The Cure for Teenage “Affluenza”
The Cure for Teenage “Affluenza”
On Monday, April 2nd, Ethan Crouch was released from prison. He is the teenager who killed four other people in a drunk driving incident and then pleaded not-guilty to the charges because he claimed to be suffering from “affluenza.” He said that because of his affluent upbringing, he was unable to know the difference between right and wrong.
Before you scoff at the audacity of such a defense, I will admit I’m not that much different (and many of you probably aren’t either). Stay with me here.
Adam and Eve had everything they needed, but sinned anyway – a confusion over right and wrong – when they wanted the one thing they were told they couldn’t have. This is my daily struggle. Wanting something other than what God has blessed me with, wanting more than I need. Again, this is my struggle and it’s likely yours also. At its core, this is Ethan Crouch’s struggle as well.
Affluenza, viewed in these terms, is also the struggle of many students in our youth ministries. Teenagers have the vast majority of their needs provided for them. After all, it’s the job of parents to provide. I am not saying teenagers today are more spoiled than generations past…I think people who say that have both a short memory and an inaccurate understanding of the environment today’s teens exist in. Many teens today and yesterday are raised in communities of affluence. The very opportunity our kids have to opt into a youth group, to spend discretionary time in community with other teens on Wednesday night and Sunday morning, to pay to go on retreats, and to learn about “thanksgiving” through serving others – all of these things testify to our inherent affluence.
Like Ethan Crouch though, far too many teens in our ministries do not know right from wrong, or at least they don’t live as if they do. In a cultural climate where platitudes like “you do you” and “YOLO” are considered truth, how do we ensure teens know the difference between right and wrong?
First, we must speak the Truth to them. Freedom comes from knowing the truth. Let’s say you go to an auto mechanic and ask what’s wrong with your car and the answer is, “You didn’t change your oil and your engine has seized.” No one responds with, “That’s your truth, not mine.” Teenagers in our student ministry must be taught the Truth. Like a boat with sonar that allows the boat to see below the surface, there is a moral topography that only Truth helps you to see and understand.
To teach this Truth, we must teach the whole of the Biblical story. We must teach Creation, Fall, Redemption, New Creation (or this: Ought, Is, Can, Will). At the core of all our teaching must be that we were created good (ought), but our sin broke everything (is), then Jesus’ death and resurrection made life possible (can), and he will return one day to make all things right again (will). We must first teach kids to have faith in this story.
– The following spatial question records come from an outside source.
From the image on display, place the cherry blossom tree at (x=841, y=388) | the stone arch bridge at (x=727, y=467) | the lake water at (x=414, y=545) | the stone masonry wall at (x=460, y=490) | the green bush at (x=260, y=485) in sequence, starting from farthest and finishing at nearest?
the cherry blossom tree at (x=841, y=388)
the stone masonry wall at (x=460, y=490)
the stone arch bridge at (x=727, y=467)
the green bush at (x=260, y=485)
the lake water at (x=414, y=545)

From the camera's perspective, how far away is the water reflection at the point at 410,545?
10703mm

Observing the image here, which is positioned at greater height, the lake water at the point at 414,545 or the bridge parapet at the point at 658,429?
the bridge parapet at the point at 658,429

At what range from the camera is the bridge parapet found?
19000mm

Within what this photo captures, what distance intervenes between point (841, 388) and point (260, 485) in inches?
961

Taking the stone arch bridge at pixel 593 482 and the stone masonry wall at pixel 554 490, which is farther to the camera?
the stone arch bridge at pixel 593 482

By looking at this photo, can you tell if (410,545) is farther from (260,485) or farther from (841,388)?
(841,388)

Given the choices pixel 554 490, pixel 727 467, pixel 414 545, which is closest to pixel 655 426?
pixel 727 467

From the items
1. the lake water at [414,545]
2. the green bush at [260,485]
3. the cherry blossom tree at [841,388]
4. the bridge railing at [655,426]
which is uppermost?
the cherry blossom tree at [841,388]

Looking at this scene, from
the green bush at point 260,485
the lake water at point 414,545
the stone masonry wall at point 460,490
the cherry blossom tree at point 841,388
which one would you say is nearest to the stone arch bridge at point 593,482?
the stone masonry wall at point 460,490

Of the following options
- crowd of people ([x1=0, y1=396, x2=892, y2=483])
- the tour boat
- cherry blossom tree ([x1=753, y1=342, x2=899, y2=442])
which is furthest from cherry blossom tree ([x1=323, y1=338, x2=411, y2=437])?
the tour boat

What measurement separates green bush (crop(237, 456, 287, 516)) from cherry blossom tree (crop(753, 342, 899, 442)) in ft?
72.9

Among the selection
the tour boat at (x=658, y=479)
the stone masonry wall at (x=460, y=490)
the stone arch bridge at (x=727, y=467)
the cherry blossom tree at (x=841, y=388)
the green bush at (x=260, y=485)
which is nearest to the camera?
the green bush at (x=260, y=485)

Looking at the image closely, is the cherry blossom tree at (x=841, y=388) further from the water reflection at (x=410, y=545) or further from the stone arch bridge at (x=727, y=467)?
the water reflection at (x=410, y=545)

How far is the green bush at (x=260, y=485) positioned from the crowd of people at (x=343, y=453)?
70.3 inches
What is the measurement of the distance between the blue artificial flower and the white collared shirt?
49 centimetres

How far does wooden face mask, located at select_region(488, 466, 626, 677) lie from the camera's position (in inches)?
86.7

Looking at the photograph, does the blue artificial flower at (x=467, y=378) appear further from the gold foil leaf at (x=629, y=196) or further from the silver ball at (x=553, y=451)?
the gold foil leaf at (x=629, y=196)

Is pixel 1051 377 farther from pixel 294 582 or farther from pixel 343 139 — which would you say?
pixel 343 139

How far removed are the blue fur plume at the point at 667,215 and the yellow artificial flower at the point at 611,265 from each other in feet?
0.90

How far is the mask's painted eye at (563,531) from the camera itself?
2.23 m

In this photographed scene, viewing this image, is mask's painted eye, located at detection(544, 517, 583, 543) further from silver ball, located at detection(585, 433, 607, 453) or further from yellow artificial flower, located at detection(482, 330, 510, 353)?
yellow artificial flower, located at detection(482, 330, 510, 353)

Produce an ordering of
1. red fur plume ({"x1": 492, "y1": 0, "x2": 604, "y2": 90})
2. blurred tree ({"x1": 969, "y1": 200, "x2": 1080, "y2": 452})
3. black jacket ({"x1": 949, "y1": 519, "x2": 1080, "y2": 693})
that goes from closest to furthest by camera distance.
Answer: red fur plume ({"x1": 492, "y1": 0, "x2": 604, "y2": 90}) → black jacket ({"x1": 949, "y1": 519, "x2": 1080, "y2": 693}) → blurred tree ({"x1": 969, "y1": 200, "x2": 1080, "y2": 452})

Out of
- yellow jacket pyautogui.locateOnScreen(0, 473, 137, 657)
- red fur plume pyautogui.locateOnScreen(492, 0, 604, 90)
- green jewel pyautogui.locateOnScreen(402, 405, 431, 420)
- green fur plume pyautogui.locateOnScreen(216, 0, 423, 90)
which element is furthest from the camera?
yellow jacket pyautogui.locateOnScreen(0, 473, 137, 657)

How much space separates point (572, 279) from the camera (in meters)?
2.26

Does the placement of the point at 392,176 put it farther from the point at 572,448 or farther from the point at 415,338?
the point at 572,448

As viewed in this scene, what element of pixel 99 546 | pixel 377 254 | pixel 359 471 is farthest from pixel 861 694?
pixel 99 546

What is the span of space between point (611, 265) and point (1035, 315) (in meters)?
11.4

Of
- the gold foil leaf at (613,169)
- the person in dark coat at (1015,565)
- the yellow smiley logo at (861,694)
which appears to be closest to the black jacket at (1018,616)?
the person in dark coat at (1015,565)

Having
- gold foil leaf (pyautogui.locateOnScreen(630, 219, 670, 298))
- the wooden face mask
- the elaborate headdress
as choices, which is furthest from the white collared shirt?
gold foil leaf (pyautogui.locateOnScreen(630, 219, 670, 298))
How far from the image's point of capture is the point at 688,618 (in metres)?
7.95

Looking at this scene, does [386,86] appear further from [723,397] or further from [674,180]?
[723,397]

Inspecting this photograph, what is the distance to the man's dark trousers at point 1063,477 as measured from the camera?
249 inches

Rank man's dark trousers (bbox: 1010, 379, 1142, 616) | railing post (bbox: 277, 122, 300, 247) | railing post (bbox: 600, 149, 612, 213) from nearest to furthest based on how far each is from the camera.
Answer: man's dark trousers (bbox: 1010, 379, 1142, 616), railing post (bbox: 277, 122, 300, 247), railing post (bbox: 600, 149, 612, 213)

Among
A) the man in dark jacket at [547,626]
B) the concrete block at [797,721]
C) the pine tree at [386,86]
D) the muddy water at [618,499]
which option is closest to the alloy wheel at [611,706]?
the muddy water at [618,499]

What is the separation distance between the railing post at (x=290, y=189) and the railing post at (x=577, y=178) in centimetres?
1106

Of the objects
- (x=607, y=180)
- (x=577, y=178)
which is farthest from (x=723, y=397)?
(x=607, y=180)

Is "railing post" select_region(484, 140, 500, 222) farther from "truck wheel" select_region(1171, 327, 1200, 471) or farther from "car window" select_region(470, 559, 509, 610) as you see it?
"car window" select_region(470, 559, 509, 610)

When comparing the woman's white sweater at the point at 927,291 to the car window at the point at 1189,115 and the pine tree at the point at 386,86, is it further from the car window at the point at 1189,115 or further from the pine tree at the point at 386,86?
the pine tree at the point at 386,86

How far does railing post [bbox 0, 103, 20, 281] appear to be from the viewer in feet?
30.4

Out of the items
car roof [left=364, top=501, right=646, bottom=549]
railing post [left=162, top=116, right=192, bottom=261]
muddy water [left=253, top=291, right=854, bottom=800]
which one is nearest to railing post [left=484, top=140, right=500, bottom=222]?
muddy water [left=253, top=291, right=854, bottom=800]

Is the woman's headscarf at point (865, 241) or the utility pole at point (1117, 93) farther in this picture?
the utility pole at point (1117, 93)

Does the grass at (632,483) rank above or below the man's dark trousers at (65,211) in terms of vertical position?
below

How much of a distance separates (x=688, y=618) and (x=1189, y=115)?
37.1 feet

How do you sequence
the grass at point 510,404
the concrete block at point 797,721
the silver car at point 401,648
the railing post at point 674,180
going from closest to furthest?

Second, teenagers must be taught the importance of confession and repentance. Paul writes that godly grief (which is only possible when knowing the Truth) “produces a repentance that leads to salvation without regret” (2 Cor. 7:10). Teaching grace without teaching confession and repentance will never teach students to love the life that God is inviting them to live. Teaching them only grace reinforces the false idea that they can live any way they want, ignoring the life that God designed them to live. Grace apart from confession and repentance is a tragically thin grace, with no recognition of why we so desperately need it in the first place along with every hour of every day. God didn’t give us “rules,” he gave us “gifts.” Living within his design for life is where we experience true life. We are called to holiness…the holy life is the good life.
The way to teach confession and repentance is to model it. Share stories of how you’ve needed to confess. Incorporate times of confession and repentance into your teaching, and not just around the campfire on fall retreat. Henri Nouwen in his profound book, In The Name of Jesus, writes that “confession and forgiveness are the concrete forms in which we sinful people love [God and] one another.” By confessing, we admit that we’ve wronged someone (God, others, ourselves) we care about, someone whose love we desire and someone who desires to love us. Confession and repentance also reinforce and remind us daily what is wrong and what is right, good, pure, and true. It saves us from that easy predator, affluenza.
Finally, our ministries must not just teach a gospel of grace. We must be communities that embody it. When our students know that we not only believe in grace but we live it through forgiveness, acceptance, and then transformation, it becomes much easier for a young person to admit their failure, to admit wrong; they know our ministries and churches have grace to give. It is through the receiving of grace and forgiveness that we are in Christ and become “a new creation. The old has passed away; behold, the new has come” (2 Cor. 5:17).